→ **WRITTEN EXERCISE**:
Your task is to copy every line of this material exactly.

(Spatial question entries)

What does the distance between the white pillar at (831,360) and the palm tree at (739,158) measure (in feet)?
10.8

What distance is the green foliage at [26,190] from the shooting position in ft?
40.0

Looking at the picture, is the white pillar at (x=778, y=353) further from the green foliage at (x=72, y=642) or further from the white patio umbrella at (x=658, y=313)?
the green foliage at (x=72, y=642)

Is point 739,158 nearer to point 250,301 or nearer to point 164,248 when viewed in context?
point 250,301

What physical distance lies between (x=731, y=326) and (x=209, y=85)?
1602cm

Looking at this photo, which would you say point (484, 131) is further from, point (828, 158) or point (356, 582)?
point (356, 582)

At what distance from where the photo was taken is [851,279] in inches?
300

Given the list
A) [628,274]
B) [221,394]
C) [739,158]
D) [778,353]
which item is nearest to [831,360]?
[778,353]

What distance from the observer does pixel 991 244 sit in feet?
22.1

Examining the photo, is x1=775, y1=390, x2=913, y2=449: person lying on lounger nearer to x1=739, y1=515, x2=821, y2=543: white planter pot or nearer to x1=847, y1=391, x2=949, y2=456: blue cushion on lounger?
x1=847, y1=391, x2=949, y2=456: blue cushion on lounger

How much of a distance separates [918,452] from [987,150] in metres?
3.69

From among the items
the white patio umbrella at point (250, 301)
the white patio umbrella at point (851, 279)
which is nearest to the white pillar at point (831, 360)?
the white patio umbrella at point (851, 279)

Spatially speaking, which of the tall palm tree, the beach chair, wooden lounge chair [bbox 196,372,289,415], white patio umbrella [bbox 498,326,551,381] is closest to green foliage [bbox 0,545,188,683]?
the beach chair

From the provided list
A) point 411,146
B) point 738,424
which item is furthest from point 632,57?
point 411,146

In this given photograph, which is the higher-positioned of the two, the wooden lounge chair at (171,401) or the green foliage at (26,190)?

→ **OUTPUT FOR THIS EXERCISE**:
What does the distance between the white pillar at (831,360) and the palm tree at (739,158) measure (in feet)?
10.8

What distance is the green foliage at [26,190] from the shooting position in ft?
40.0

Looking at the picture, is the white pillar at (x=778, y=353) further from the green foliage at (x=72, y=642) or further from the white patio umbrella at (x=658, y=313)?
the green foliage at (x=72, y=642)

Is point 739,158 nearer to point 250,301 or nearer to point 164,248 when viewed in context?
point 250,301

What physical distance lies between (x=731, y=326) and (x=209, y=85)?
1602cm

Looking at this photo, which would you say point (484, 131) is further from, point (828, 158) or point (356, 582)?
point (356, 582)

At what distance from where the photo was taken is [851,279] in inches?
300

Given the list
A) [628,274]
B) [221,394]
C) [739,158]
D) [778,353]
which item is nearest to [831,360]?
[778,353]

What distance from the observer does pixel 991 244 sit in feet?
22.1

Examining the photo, is x1=775, y1=390, x2=913, y2=449: person lying on lounger nearer to x1=739, y1=515, x2=821, y2=543: white planter pot or nearer to x1=847, y1=391, x2=949, y2=456: blue cushion on lounger?
x1=847, y1=391, x2=949, y2=456: blue cushion on lounger

How much of a distance separates [918,452] from [987,150] in metres?
3.69

From among the items
the white patio umbrella at point (250, 301)
the white patio umbrella at point (851, 279)
which is nearest to the white pillar at point (831, 360)?
the white patio umbrella at point (851, 279)

Spatially speaking, which of the tall palm tree, the beach chair, wooden lounge chair [bbox 196,372,289,415], white patio umbrella [bbox 498,326,551,381] is closest to green foliage [bbox 0,545,188,683]?
the beach chair

From the provided list
A) point 411,146
B) point 738,424
which item is furthest from point 632,57?
point 411,146

In this given photograph, which is the higher-positioned of the two, the wooden lounge chair at (171,401) or the green foliage at (26,190)?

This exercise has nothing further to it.